▶ Source data
** begin **

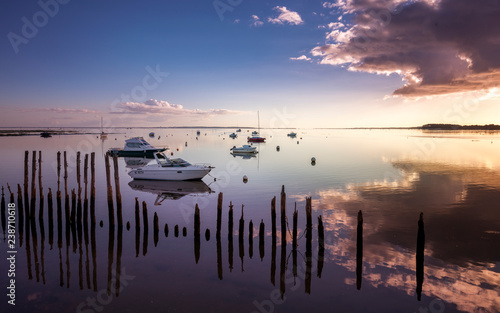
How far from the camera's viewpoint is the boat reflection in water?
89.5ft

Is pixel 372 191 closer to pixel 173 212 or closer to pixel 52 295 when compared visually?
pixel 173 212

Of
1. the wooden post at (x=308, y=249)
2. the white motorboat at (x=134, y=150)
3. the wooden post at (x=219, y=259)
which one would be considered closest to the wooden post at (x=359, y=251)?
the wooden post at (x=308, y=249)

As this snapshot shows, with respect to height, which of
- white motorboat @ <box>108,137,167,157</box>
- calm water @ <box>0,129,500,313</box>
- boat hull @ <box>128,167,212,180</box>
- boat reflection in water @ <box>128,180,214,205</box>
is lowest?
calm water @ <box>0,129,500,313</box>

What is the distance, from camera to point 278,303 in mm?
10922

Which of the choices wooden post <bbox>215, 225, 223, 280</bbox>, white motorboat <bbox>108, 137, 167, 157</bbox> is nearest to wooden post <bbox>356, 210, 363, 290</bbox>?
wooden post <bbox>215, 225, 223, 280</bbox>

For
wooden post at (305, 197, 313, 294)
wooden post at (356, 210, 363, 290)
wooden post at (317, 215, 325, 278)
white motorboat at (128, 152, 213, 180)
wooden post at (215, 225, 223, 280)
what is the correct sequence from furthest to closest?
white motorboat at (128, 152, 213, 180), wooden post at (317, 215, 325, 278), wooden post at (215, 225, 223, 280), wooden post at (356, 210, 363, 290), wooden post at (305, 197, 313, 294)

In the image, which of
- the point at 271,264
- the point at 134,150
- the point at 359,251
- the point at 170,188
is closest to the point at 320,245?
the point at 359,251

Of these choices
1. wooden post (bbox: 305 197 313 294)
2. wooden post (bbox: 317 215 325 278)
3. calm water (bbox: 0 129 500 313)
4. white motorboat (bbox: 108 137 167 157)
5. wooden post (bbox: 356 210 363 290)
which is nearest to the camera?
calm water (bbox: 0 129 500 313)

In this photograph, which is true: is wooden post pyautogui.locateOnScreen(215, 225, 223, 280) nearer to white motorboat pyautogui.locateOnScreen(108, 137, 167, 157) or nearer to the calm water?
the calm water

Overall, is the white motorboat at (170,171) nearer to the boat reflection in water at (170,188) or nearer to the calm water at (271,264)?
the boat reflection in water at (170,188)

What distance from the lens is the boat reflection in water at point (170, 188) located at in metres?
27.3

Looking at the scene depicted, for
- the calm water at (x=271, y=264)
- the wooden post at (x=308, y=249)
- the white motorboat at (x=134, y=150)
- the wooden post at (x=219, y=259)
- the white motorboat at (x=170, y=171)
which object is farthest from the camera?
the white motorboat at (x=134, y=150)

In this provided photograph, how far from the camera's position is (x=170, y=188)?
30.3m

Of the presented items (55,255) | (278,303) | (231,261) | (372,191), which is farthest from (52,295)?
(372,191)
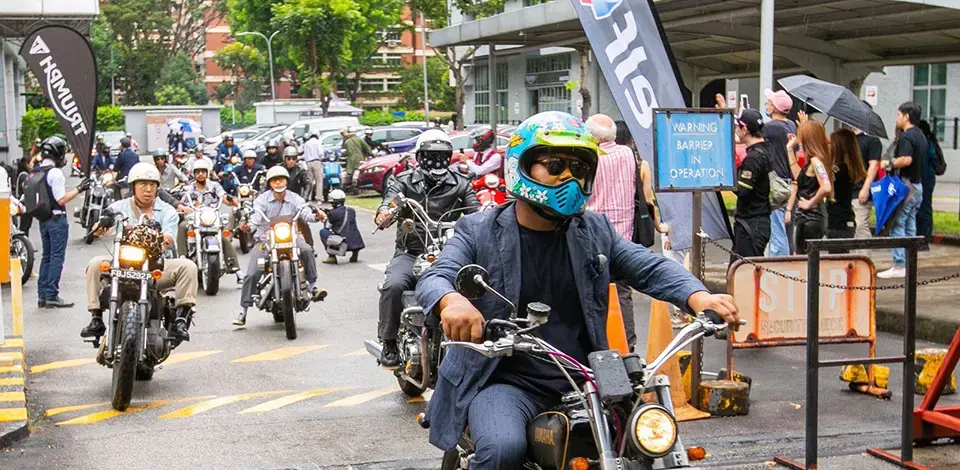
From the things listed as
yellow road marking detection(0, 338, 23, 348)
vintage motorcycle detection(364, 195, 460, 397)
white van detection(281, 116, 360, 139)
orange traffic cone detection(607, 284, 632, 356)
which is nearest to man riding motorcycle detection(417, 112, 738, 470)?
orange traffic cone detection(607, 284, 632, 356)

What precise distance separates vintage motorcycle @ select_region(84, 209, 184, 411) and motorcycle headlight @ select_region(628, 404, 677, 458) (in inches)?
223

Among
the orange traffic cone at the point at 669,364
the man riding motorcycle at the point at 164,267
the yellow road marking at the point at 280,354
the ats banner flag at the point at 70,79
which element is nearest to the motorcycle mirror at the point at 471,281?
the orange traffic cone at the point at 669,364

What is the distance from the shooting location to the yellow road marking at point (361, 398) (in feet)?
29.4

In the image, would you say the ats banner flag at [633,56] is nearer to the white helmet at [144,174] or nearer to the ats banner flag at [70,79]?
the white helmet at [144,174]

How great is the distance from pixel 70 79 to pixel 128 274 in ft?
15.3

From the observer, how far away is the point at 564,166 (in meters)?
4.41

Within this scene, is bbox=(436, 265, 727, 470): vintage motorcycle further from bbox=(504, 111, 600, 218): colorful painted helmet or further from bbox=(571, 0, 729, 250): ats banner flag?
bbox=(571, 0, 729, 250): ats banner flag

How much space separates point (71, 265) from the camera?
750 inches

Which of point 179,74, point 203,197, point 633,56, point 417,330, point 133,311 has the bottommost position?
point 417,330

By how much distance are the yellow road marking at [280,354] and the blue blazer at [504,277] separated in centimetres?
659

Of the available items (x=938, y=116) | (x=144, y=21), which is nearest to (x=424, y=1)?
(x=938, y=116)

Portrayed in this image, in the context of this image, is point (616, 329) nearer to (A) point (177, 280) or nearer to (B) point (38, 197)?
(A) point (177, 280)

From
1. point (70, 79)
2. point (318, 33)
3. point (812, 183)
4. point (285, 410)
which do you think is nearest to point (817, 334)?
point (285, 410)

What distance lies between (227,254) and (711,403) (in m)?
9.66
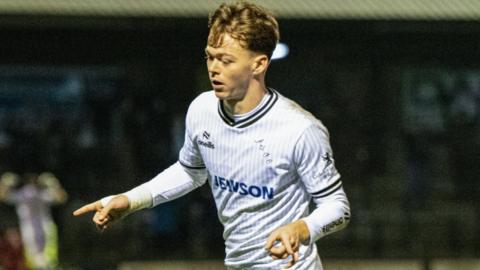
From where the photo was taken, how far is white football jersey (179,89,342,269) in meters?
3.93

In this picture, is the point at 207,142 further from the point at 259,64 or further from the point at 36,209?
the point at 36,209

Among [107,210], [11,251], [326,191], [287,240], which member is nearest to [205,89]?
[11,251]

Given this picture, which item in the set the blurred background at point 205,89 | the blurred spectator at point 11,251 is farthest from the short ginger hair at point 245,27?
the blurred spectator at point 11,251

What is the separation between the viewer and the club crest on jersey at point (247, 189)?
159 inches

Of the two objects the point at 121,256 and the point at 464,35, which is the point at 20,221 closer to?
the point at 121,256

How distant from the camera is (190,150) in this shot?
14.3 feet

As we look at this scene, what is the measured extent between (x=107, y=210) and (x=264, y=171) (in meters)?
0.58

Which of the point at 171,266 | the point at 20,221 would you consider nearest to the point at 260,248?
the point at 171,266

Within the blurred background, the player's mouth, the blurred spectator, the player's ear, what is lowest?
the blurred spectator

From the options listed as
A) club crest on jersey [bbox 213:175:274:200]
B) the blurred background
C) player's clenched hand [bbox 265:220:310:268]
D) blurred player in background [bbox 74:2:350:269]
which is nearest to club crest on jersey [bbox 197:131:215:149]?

** end **

▶ The request
Reproduce all of the material above word for word, leaving out the pictures.

▶ Reply to the task
How far from the camera's viewpoint is the boat reflection in water?
89.5ft

Is pixel 372 191 closer to pixel 173 212 or closer to pixel 52 295 when compared visually?
pixel 173 212

Of
1. the wooden post at (x=308, y=249)
2. the white motorboat at (x=134, y=150)
3. the wooden post at (x=219, y=259)
which one would be considered closest to the wooden post at (x=359, y=251)?
the wooden post at (x=308, y=249)

As this snapshot shows, with respect to height, which of
- white motorboat @ <box>108,137,167,157</box>
- calm water @ <box>0,129,500,313</box>
- boat hull @ <box>128,167,212,180</box>
- boat reflection in water @ <box>128,180,214,205</box>
is lowest?
calm water @ <box>0,129,500,313</box>

What is the distance, from camera to point 278,303 in mm?
10922

Which of the choices wooden post <bbox>215, 225, 223, 280</bbox>, white motorboat <bbox>108, 137, 167, 157</bbox> is nearest to wooden post <bbox>356, 210, 363, 290</bbox>?
wooden post <bbox>215, 225, 223, 280</bbox>

For
wooden post at (305, 197, 313, 294)
wooden post at (356, 210, 363, 290)
wooden post at (317, 215, 325, 278)
white motorboat at (128, 152, 213, 180)
wooden post at (215, 225, 223, 280)
what is the correct sequence from furthest to closest?
white motorboat at (128, 152, 213, 180), wooden post at (317, 215, 325, 278), wooden post at (215, 225, 223, 280), wooden post at (356, 210, 363, 290), wooden post at (305, 197, 313, 294)

In the image, which of
- the point at 271,264
- the point at 134,150
- the point at 359,251
- the point at 170,188
is closest to the point at 320,245?
the point at 359,251

Of these choices
1. wooden post (bbox: 305 197 313 294)
2. wooden post (bbox: 317 215 325 278)
3. calm water (bbox: 0 129 500 313)
4. white motorboat (bbox: 108 137 167 157)
5. wooden post (bbox: 356 210 363 290)
which is nearest to the camera?
calm water (bbox: 0 129 500 313)

In this photograph, which is true: is wooden post pyautogui.locateOnScreen(215, 225, 223, 280) nearer to white motorboat pyautogui.locateOnScreen(108, 137, 167, 157) or nearer to the calm water?
the calm water

Overall, is the white motorboat at (170,171) nearer to the boat reflection in water at (170,188) or nearer to the calm water at (271,264)?
the boat reflection in water at (170,188)

What distance from the lens is the boat reflection in water at point (170, 188) located at in metres?
27.3

Looking at the scene depicted, for
- the calm water at (x=271, y=264)
- the wooden post at (x=308, y=249)
- the white motorboat at (x=134, y=150)
- the wooden post at (x=219, y=259)
- the white motorboat at (x=170, y=171)
which object is farthest from the camera?
the white motorboat at (x=134, y=150)

In this provided photograph, how far from the camera's position is (x=170, y=188)?
30.3m

Of the presented items (55,255) | (278,303) | (231,261) | (372,191), which is farthest from (52,295)?
(372,191)
From the things listed as
yellow road marking detection(0, 338, 23, 348)
vintage motorcycle detection(364, 195, 460, 397)
white van detection(281, 116, 360, 139)
orange traffic cone detection(607, 284, 632, 356)
which is nearest to man riding motorcycle detection(417, 112, 738, 470)?
orange traffic cone detection(607, 284, 632, 356)

What precise distance separates vintage motorcycle @ select_region(84, 209, 184, 411) and motorcycle headlight @ select_region(628, 404, 677, 458) (in inches)?
223

Among
the orange traffic cone at the point at 669,364
the man riding motorcycle at the point at 164,267
the yellow road marking at the point at 280,354
the ats banner flag at the point at 70,79
which element is nearest to the motorcycle mirror at the point at 471,281?
the orange traffic cone at the point at 669,364

What is the distance from the shooting location to the yellow road marking at point (361, 398) (in feet)?
29.4

In the image, would you say the ats banner flag at [633,56] is nearer to the white helmet at [144,174] or nearer to the ats banner flag at [70,79]?
the white helmet at [144,174]

How great is the distance from pixel 70 79 to pixel 128 274 in ft?
15.3

From the observer, how far away is the point at 564,166 (in meters)?
4.41

Within this scene, is bbox=(436, 265, 727, 470): vintage motorcycle further from bbox=(504, 111, 600, 218): colorful painted helmet or further from bbox=(571, 0, 729, 250): ats banner flag?
bbox=(571, 0, 729, 250): ats banner flag

How much space separates point (71, 265) from the camera?
750 inches

Which of point 179,74, point 203,197, point 633,56, point 417,330, point 133,311 has the bottommost position?
point 417,330

By how much distance are the yellow road marking at [280,354] and the blue blazer at [504,277] separated in centimetres?
659

Of the available items (x=938, y=116) | (x=144, y=21), which is nearest to (x=424, y=1)?
(x=938, y=116)

Portrayed in this image, in the context of this image, is point (616, 329) nearer to (A) point (177, 280) or nearer to (B) point (38, 197)?
(A) point (177, 280)

From
1. point (70, 79)
2. point (318, 33)
3. point (812, 183)
4. point (285, 410)
which do you think is nearest to point (817, 334)?
point (285, 410)

What distance lies between (227,254) and (711,403) (in m)?
9.66
From where the photo was taken, how far is white football jersey (179,89,342,269) in meters?
3.93

In this picture, is the point at 207,142 further from the point at 259,64 or further from the point at 36,209?
the point at 36,209

Among [107,210], [11,251], [326,191], [287,240], which member is nearest to [205,89]?
[11,251]

Given this picture, which item in the set the blurred background at point 205,89 | the blurred spectator at point 11,251 is farthest from the short ginger hair at point 245,27?
the blurred spectator at point 11,251

What is the separation between the viewer and the club crest on jersey at point (247, 189)?
159 inches

Of the two objects the point at 121,256 and the point at 464,35, which is the point at 20,221 closer to?
the point at 121,256

How distant from the camera is (190,150) in this shot?
14.3 feet

As we look at this scene, what is the measured extent between (x=107, y=210) and (x=264, y=171) (in meters)?
0.58

Which of the point at 171,266 | the point at 20,221 would you consider nearest to the point at 260,248?
the point at 171,266

Within the blurred background, the player's mouth, the blurred spectator, the player's ear, what is lowest?
the blurred spectator

From the options listed as
A) club crest on jersey [bbox 213:175:274:200]
B) the blurred background
C) player's clenched hand [bbox 265:220:310:268]
D) blurred player in background [bbox 74:2:350:269]
which is nearest to club crest on jersey [bbox 197:131:215:149]?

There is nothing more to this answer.